Yi Zhang

Yi Zhang

(she/her/hers)

Dana-Farber Cancer Institute and Harvard University

Computational biology, cancer genomics, machine learning, bioinformatics, human genetics

Dr. Yi Zhang is a data science research fellow at Dana-Farber Cancer Institute and Harvard University. She obtained her Ph.D. in Bioengineering from University of Illinois at Urbana-Champaign in 2019 working with Dr. Jun S. Song. During her Ph.D. studies, she led development of computational methods to understand why some human genetic variants are associated with higher cancer risk, using genomics and epigenetic data integration. Yi then joined Dr. Shirley X. Liu's lab to develop machine learning methods to understand single-cells in tumor. She has led computational research published in Cancer Research, Bioinformatics, Frontiers, Blood, and co-authored publications in Cell, Neuro-oncology, and Nature Machine Intelligence. Her current research focus is bioinformatics and computational biology, and specially computational methods development for large-scale multiomic and biomedical data using machine learning. She is devoted to use computational approaches to better understand complex human diseases such as cancer.

Data-driven understanding of the single-cell space in tumor microenvironment 

Recent advances in single-cell RNA sequencing revealed common cell types and states in the tumor microenvironment (TME), which are related to cancer progression and therapy response. However, tumor scRNA analysis relies on clustering cells and annotating with markers from experts. Challenges include inconsistent cell types or states definition, different marker selection among studies, batch effect, and that clustering doesn't find continuous cell states. All of the above limitations from current methods create large barriers on consistent and high resolution understanding of tumor compositions.
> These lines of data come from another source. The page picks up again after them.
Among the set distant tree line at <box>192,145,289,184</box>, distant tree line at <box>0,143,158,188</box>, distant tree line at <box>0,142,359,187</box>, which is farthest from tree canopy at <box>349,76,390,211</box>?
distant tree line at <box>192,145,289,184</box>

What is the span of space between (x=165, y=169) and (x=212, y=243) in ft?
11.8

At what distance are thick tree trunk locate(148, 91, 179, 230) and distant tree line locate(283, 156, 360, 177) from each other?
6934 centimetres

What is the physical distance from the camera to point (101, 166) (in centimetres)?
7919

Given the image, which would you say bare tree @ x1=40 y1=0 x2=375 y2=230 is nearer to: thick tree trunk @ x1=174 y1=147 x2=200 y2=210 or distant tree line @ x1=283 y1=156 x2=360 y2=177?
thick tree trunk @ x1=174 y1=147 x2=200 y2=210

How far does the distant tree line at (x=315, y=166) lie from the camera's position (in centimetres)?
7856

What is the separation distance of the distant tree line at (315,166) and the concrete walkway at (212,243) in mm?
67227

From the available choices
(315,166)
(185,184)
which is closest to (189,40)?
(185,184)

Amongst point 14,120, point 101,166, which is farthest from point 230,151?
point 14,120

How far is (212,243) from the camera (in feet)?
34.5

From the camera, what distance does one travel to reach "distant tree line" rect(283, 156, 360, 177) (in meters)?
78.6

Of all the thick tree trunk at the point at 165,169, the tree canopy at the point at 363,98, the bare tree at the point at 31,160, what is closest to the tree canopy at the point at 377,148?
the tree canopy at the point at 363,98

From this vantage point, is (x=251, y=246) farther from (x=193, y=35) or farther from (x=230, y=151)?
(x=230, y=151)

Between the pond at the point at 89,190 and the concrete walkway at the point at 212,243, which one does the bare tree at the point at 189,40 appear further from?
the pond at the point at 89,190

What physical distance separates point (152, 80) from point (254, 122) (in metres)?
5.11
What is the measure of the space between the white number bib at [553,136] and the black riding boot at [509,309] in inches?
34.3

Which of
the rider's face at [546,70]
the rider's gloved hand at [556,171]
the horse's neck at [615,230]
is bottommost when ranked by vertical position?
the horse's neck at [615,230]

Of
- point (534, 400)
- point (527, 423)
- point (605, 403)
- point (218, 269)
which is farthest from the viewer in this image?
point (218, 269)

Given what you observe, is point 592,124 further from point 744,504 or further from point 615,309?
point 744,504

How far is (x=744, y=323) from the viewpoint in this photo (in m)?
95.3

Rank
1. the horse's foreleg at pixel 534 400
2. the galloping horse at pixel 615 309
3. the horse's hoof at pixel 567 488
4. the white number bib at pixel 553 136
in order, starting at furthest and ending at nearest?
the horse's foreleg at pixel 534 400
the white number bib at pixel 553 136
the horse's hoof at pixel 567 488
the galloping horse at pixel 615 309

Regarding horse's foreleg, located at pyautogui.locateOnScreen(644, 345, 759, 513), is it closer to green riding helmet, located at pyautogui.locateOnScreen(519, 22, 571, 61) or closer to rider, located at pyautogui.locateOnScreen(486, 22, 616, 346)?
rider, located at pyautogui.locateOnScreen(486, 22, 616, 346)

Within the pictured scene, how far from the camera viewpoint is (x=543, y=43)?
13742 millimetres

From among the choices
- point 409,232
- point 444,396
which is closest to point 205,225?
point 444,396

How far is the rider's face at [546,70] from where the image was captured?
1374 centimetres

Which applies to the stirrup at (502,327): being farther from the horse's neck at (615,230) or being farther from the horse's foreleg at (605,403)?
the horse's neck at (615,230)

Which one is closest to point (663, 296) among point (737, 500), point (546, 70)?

We developed a data-driven framework, MetaTiME, to overcome the limitations in resolution and consistency. MetaTiME, in short of Meta-components of Tumor immune Microenvironment, is based on machine learning and integrates datasets on the level of subspace rather than on the level of data points. Using millions of TME single cells, MetaTiME learns independent components of gene expression observed across cancer types. The method not only integrated single-cell datasets, but also transfer knowledge across tumor single-cell studies, generating an understandable space of cell states.

We found that the MetaTiME-generated space is highly interpretable, forming meta-components representing cell type, cell states, and signaling pathways in tumor microenvironment. The fully annotated MetaTiME space is useful in three aspects. First, top genes of each MeC direction provide co-expressed gene modules, such as multiple cancer immunotherapy target genes. Thus, the MeCs overall form a landscape of cell states infiltrating tumor, represented by the gene modules. Second, by projecting onto the MetaTiME space, we provide a tool to annotate cell states and signature continuums for TME scRNA-seq data. Third, leveraging epigenetics data, MetaTiME reveals critical transcriptional regulators for the cell states. Overall, MetaTiME learns data-driven meta-components that depict cellular states and gene regulators for tumor immunity and cancer immunotherapy.